The most luminous galaxies in the universe are more than a thousand times brighter than our Milky Way, but they are relatively dim in the optical. Most of their radiation is emitted at infrared wavelengths by dust that has been heated by massive starburst activity and / or the accretion of material onto a supermassive black hole galactic nucleus (an AGN, active galactic nucleus). Moreover, most of the tremendous luminosity typically arises in their central circumnuclear regions, only hundreds of light-years in size. Here the dust is particularly dense and even X-ray emission is typically absorbed before it can escape and be detected. All this obscuring material makes it very difficult for astronomers trying to answer key questions about these galaxies including details of the mechanisms that generate the energy and the conditions that triggered their ultra-bright behavior.
Two luminous galaxies, Arp 220 and NGC 4418, have nuclear regions that are among the most heavily obscured known and are in a class called buried galactic nuclei. Radio observations had found that Arp 220 has a double nucleus, suggesting that it was in the midst of a merger of two galaxies; merging is one of the principle ways thought to produce ultraluminous systems. The other galaxy, NGC4418, does not show evidence of two nuclei but may be in a later stage of evolution, after the two have coalesced.
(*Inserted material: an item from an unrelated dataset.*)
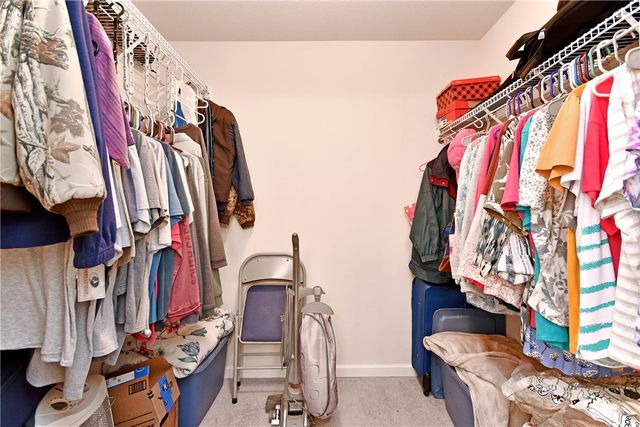 222 Ashwood Lane, Anderson, SC 29625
The most intense phase of starburst and AGN activity is only thought to last 100 million years, but recurrent activity may occur and these two galaxies could be representative of the two situations. Astronomers, besides trying to understand the origin of ultraluminous galaxies, also want to study the extreme physical processes in the nuclei, like the inflow of accreting material and the ejection of jets from the AGN.
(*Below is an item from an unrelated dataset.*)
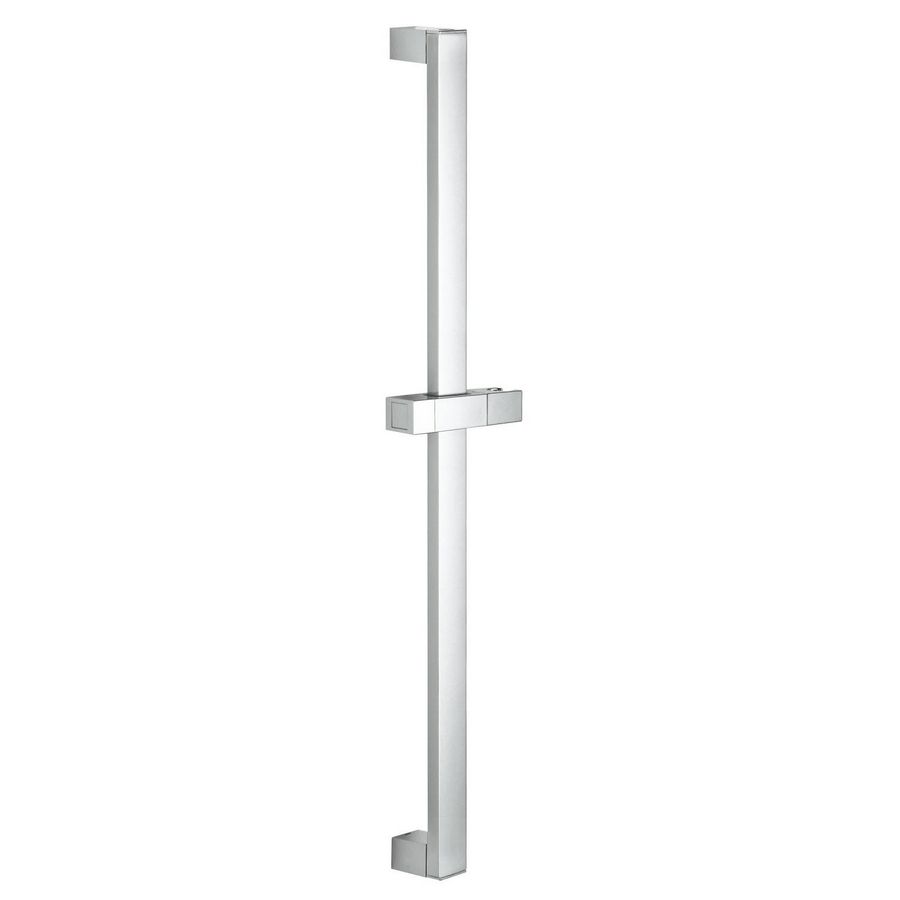 Euphoria cube glijstang 600mm chroom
CfA astronomer David Wilner and a team of colleagues used the ALMA facility to probe the nuclear regions of Arp 220 and NGC 4418 at millimeter wavelengths with unprecedented sensitivity and spatial resolution. They resolved the nuclear cores of the galaxies and found each of them to be between about 60-400 light-years in size with complex, slightly elongated shapes that suggest rotation of the material is responsible for the morphology. They were also able to determine the shape of a bipolar outflow from one core, the inclination of their circumnuclear disks (about sixty degrees in all cases), and to derive an expression relating the spectral shape of the millimeter continuum to the total nuclear obscuration, something that will make it much easier to identify other buried galactic nuclei. The result emphasizes the considerable utility of the submillimeter and millimeter-wave continuum emission from obscured nuclei in modeling the nature and evolution of luminous galaxies. In a companion paper, the team presents the spectral results from their observations.
Reference:: "Deeply Buried Nuclei in the Infrared-luminous Galaxies NGC 4418 and Arp 220. I. ALMA Observations at λ = 1.4–0.4mm and Continuum Analysis," Kazushi Sakamoto, Eduardo González-Alfonso, Sergio Martín, David J. Wilner, Susanne Aalto, Aaron S. Evans, and Nanase Harada, The Astrophysical Journal 923, 206, 2021.